Watering Hole Attack
What is Watering Hole Attack?
Watering Hole AttackA targeted attack that compromises a website frequently visited by a specific group of users in order to infect them when they browse it.
In a watering hole attack, the attacker first profiles the victim community — employees of a target organization, government workers, members of a niche industry — and identifies websites they trust and visit often. The attacker then compromises one of those sites or injects malicious code into a third-party resource it loads, so that visitors are silently exploited by drive-by downloads, fingerprinted, or redirected to credential phishing pages. Targets are often filtered by IP range, user agent, or geography to keep the campaign stealthy. Defences include patching browsers and plugins, EDR, application allowlisting, web filtering, content security policies and strict separation between personal browsing and high-value workstations.
● Examples
- 01
Attackers compromise an industry trade-association website used by employees of multiple defence contractors.
- 02
Malicious JavaScript on a popular developer forum delivers exploits to visitors from a single targeted company.

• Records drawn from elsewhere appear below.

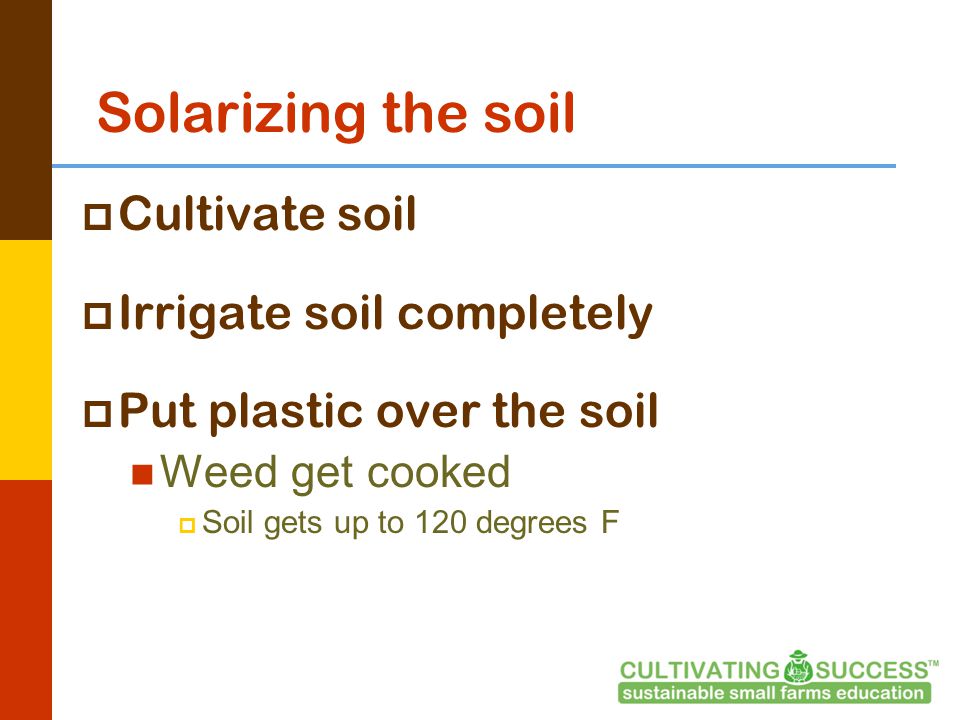 Solarizing the soil

Cultivate soil

Irrigate soil completely

Put plastic over the soil

Weed get cooked

Soil gets up to 120 degrees F

CULTIVATING SUCCESS™
sustainable small farms education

● Frequently asked questions
What is Watering Hole Attack?
A targeted attack that compromises a website frequently visited by a specific group of users in order to infect them when they browse it. It belongs to the Attacks & Threats category of cybersecurity.
What does Watering Hole Attack mean?
A targeted attack that compromises a website frequently visited by a specific group of users in order to infect them when they browse it.
How do you defend against Watering Hole Attack?
Defences for Watering Hole Attack typically combine technical controls and operational practices, as detailed in the full definition above.
What are other names for Watering Hole Attack?
Common alternative names include: Strategic web compromise.